AKP hükümeti ekonomiyi, seçim – siyasi avantaj odaklı yönetiyor. Bu yüzden de seçimlere kadar yüzlerce milyar dolar harcayarak kuru 19.5 TL civarında tuttu. Seçim baskısı bitince kur baskısı kısmen azaltıldı ve seçimlerden sonraki 20 gün içinde TL'nin değer kaybı %30’u aştı.

Ticari ve ihtiyaç kredisi faizleri arttı

Politika faizi artışı sonrası temmuz ayı ile birlikte geçerli olacak şekilde Merkez Bankası yıllık bileşik referans faiz oranını internet sitesinde yüzde 17,89 açıkladı. Böylece kredi kartı ve kredili mevduat hesaplarındaki faizlerin yanı sıra bankaların menkul kıymet tutma zorunluluğundan kaçınabilecekleri ticari ve ihtiyaç kredisi faiz oranları da yeniden belirlenmiş oldu. Bankacıların yaptığı hesaplamalara göre temmuz ayından itibaren ticari kredide yüzde 25 yüzde 32,2, ihtiyaç kredi faizinde ise yüzde 32,20 yüzde 35,72 oranları aşıldığında menkul kıymet tutma zorunluluğu devreye girecek.

Referans faiz oranıyla ihtiyaç ve ticari kredi faizlerinde limitler belirleniyor. Politika faizi artırımı öncesinde referans faiz oranı yüzde 0,81 ve yıllık bileşik referans faiz oranı da yüzde 10,31 idi. Ve ticari kredi faizi için referans faiz oranının 1.4 katı aşılması durumunda yüzde 20, 1.8 katı aşılması durumunda ise yüzde 90 oranında menkul kıymet tesis zorunluluğu var.

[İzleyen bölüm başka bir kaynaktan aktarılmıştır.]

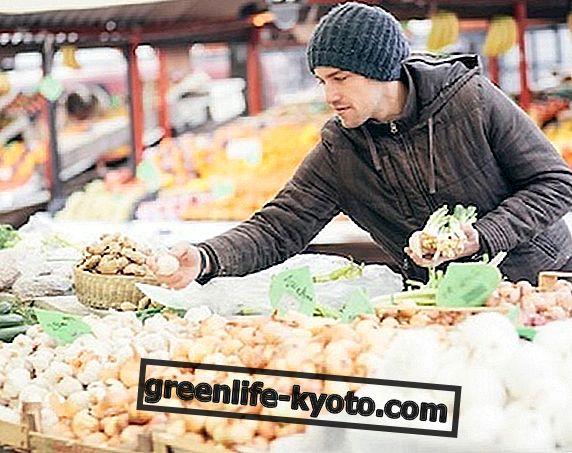 El mercado orgánico y la opción vegetariana-vegana: un presupuesto sectorial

Referans faiz oranı ihtiyaç kredilerinde 70 bin liranın üstündeki kredileri kapsıyor. Diğer kışında piyasada ihtiyaç kredisi faizleri yüzde 40’ı aşmış durumda.

Kredi kartı azami faizi aylık 1,36’dan 1.81’e geldi. Gecikme faizi 1.81’den 2.11’e yükseldi.

Merkez Bankası’nın politika faizini artırması; döviz talebini sınırlaması, TL mevduat gibi alternatif enstrümanları daha cazip hale getirmesi, enflasyonist çalışan yüksek iç talebi frenlemesi, buna bağlı olarak şirketlerin mal ve hizmet arzını hem talep yönünden hem de finansman maliyetlerinin artışı yönünden frenlenmesi gibi çok yönlü sonuçlar elde edilmesi beklentisine odaklıdır. Politika faizinin yüzde 15’e çekilmesi, bütün bu konularda etkili sonuçlar verebilecek bir düzey değil.

Bu faiz artışı sonrası sorunları çözmek için faiz artışının yeterli olup olamayacağı tartışması da başladı. Prof. Dr. Hakan Kara, Arjantin örneğini hatırlattı. Arjantin’de politika faizi yüzde yakın seviyelere yükseltildiği halde enflasyon durdurulamadı ve yüzde 115 seviyelerine çıktı.

Önümüzdeki kritik aylar

Mayıs ayı dış ticaret rakamları alarm verici düzeyde, aylık 12,5 milyar dolar açıkla geldi. İlk 5 aylık açık 60 milyar dolara yakın. Yılın geri kalanında kurun yükselmesi nedeniyle ithalatın bir miktar yavaşlaması beklenir. Aynı şekilde turizm mevsimine de girildi. Bu aylarda yüksek turist dövizi girişi olacak. Ekonomi yönetiminin faiz – döviz – kur yönünden eli bir miktar rahatlayacak. Ancak yılın son ayları ile birlikte hem turist dövizi girişinin azalması hem de kış mevsimi – enerji ithalatı dolayısıyla zorluklar yeniden artacak. Bu birkaç aylık dönemde yabancı dövizi girişi beklendiği ölçüde gerçekleşmezse, bugünkü tablo esas itibariyle devam edecek gibi görünüyor.